The company released Version 3 of its SDL Threat Modeling Tool and rolled out the Microsoft SDL Optimization Model as free resources available at the Microsoft Developers Network (MSDN) Web site.
The new solutions are part of the company's broader outreach on security, which also includes the Microsoft SDL Pro Network. The network includes nine consultancies, with Verizon Business, IOActive Inc., Security Innovation Inc. and others as members. The group specializes in application security and provides guidance to businesses that are implementing SDL practices.
The release marks Microsoft's foray into what was once exclusively the domain of independent IT security consultants, big-five IT audit firms and independent compliance shops.
Microsoft is providing a resource planning and development support for high- and granular security benchmarks. The tools include matrices and assessment templates.
The company's SDL efforts got a public boost in August when Microsoft kicked off a more collaborative effort on security issues at the Black Hat Conference. Microsoft also promised greater transparency during its security patch release cycles.
Bola Rotibi, principal analyst at Macehiter Ward-Dutton Ltd., applauded the move, saying that enterprises have high expectations of software applications.
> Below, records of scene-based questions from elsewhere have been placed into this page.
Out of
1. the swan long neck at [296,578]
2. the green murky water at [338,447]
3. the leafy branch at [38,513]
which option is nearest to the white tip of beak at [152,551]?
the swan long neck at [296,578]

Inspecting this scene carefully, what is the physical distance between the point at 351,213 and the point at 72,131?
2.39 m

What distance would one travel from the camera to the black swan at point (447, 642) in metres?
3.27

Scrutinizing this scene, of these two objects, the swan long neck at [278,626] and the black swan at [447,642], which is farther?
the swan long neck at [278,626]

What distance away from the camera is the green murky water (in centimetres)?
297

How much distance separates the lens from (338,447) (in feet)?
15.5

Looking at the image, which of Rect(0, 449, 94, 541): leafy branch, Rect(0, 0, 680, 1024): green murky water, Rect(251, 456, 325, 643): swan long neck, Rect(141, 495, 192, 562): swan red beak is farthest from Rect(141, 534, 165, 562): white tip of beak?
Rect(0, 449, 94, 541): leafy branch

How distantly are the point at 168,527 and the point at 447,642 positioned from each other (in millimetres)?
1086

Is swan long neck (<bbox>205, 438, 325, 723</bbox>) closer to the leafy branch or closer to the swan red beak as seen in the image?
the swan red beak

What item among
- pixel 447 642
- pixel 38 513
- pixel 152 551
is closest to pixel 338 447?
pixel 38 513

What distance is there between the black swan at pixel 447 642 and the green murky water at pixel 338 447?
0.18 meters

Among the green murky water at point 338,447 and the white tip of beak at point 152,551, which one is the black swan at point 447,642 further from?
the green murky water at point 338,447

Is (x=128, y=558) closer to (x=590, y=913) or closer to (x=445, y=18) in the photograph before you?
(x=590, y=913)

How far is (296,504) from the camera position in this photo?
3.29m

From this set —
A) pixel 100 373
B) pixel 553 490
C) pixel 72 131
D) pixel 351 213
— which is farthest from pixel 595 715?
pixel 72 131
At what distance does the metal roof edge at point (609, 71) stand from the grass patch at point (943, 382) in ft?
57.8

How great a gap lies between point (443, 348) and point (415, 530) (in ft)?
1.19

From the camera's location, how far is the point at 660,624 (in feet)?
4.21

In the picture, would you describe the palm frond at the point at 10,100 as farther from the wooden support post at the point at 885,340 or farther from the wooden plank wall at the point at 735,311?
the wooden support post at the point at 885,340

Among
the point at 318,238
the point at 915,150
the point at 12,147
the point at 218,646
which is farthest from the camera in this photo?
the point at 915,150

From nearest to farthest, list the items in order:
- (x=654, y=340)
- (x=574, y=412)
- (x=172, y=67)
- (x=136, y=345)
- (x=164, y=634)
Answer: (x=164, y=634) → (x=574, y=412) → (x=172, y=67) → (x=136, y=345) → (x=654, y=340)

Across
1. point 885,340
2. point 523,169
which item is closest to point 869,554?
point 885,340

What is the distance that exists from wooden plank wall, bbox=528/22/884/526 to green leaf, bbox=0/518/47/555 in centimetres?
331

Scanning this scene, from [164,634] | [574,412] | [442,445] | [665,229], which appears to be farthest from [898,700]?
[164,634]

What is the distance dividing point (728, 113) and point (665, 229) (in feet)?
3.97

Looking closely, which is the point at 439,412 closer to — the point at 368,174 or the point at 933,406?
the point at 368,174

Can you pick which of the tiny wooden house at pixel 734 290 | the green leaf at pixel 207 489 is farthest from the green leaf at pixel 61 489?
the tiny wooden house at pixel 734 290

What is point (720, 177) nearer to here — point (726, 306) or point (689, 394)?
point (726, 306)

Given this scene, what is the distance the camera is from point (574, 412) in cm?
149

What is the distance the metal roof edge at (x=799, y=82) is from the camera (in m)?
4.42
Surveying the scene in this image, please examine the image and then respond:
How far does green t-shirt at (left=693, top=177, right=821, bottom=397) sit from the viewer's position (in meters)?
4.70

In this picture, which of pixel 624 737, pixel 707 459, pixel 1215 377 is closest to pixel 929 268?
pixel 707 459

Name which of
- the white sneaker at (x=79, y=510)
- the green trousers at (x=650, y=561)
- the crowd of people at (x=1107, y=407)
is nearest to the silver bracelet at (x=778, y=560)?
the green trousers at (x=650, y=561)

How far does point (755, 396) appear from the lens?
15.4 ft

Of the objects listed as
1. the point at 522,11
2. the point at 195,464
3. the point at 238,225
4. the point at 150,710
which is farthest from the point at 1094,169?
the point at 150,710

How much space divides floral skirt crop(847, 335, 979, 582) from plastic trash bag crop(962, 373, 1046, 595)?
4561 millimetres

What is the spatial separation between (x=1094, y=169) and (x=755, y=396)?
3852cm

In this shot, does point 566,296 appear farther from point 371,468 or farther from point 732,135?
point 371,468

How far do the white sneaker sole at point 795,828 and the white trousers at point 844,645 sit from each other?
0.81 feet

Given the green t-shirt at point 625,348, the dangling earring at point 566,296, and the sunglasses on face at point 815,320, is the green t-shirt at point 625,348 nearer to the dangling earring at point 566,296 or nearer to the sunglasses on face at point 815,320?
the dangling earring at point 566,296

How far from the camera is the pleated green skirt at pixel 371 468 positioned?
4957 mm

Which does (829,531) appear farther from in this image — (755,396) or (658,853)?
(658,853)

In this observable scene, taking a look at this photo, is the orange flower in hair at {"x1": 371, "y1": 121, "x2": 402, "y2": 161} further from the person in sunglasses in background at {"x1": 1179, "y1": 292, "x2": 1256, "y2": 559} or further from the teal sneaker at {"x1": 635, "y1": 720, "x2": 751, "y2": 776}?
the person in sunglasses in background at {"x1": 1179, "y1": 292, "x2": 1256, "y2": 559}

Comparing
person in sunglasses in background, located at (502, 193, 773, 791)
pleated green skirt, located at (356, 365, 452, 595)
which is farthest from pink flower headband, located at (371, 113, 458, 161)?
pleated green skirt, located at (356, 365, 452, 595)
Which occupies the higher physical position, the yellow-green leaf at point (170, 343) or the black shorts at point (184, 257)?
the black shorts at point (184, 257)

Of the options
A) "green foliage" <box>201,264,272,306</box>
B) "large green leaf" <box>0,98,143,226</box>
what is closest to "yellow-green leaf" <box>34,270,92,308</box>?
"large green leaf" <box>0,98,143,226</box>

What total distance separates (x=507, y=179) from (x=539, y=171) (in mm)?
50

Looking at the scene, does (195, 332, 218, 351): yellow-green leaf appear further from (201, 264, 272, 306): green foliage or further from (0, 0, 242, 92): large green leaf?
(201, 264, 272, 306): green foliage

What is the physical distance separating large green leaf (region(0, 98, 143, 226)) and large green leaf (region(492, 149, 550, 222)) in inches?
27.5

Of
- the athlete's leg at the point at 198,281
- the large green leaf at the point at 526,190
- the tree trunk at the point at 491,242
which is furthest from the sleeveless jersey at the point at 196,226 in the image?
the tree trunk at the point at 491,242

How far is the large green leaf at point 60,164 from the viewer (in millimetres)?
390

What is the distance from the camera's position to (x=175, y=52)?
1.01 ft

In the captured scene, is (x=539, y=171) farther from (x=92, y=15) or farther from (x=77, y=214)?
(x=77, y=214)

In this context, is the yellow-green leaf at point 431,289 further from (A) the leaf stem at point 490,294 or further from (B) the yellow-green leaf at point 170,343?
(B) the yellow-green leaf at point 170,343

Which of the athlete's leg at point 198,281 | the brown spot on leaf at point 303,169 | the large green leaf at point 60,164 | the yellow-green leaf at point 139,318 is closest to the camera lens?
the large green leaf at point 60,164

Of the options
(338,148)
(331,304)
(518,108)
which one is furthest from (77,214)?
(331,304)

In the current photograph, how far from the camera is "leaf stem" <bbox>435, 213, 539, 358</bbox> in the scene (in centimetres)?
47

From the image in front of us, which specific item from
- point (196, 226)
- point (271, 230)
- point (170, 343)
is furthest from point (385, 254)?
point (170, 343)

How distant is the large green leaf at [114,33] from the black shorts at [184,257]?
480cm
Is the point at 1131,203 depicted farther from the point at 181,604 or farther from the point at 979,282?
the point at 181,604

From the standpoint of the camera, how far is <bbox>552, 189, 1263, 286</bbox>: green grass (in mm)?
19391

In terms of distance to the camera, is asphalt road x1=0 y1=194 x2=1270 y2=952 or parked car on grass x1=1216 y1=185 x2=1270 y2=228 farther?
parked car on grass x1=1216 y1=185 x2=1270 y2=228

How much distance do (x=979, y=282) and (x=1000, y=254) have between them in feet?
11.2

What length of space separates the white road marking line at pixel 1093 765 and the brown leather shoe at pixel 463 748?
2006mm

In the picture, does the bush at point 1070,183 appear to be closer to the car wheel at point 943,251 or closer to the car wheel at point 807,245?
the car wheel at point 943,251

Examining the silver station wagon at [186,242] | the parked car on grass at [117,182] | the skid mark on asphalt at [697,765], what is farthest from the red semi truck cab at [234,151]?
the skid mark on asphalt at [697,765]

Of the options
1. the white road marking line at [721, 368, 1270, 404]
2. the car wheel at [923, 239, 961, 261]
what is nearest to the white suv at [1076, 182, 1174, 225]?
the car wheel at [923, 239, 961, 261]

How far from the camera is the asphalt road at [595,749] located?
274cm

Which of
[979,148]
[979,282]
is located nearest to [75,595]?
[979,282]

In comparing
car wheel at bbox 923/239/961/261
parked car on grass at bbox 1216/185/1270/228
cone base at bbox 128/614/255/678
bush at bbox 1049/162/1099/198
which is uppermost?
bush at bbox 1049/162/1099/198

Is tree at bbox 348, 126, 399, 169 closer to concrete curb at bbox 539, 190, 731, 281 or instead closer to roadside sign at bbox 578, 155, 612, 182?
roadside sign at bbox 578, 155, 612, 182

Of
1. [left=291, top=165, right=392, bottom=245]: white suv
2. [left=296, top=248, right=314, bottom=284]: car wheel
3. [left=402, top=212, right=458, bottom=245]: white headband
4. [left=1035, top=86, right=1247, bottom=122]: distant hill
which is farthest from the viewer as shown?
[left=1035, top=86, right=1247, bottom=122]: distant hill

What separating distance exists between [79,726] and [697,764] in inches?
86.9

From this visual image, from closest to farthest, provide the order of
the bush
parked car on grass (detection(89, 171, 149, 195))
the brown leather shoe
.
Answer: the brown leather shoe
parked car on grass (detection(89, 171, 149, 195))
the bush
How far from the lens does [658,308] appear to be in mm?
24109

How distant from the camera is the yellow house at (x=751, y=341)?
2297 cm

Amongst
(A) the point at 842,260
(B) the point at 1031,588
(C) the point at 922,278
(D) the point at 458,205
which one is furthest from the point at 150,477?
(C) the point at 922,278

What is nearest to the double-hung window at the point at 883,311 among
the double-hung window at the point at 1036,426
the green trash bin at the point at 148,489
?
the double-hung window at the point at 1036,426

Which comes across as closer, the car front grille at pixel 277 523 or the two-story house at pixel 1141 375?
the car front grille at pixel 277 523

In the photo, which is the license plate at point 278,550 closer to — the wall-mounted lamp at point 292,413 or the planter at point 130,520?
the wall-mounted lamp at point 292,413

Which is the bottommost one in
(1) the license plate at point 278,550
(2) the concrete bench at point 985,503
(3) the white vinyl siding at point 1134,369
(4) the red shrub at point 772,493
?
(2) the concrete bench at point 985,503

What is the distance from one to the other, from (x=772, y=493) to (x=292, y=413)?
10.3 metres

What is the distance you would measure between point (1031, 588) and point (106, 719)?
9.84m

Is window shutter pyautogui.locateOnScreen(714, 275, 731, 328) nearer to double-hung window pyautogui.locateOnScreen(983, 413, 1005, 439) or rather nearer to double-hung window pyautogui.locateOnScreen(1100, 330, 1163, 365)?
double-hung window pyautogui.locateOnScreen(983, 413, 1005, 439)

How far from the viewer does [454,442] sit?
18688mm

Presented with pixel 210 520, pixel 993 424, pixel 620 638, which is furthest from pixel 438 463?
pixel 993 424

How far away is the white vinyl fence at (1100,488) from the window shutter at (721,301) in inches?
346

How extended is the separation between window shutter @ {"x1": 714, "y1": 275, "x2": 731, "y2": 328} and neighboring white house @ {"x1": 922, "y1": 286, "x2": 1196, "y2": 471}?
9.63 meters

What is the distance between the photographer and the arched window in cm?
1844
"Tools that enable developers to become more efficient, effective and productive are very much needed, particularly in times of budget constraints," Rotibi said.
The SDL program offers four tiers of service -- "Basic, Standardized, Advanced and Dynamic" levels of optimization. Enterprise shops and channel partners can decide for themselves whether they want to use only certain parts of the program or fully integrate the Windows-based workflow template into their everyday IT resource planning and deployment efforts.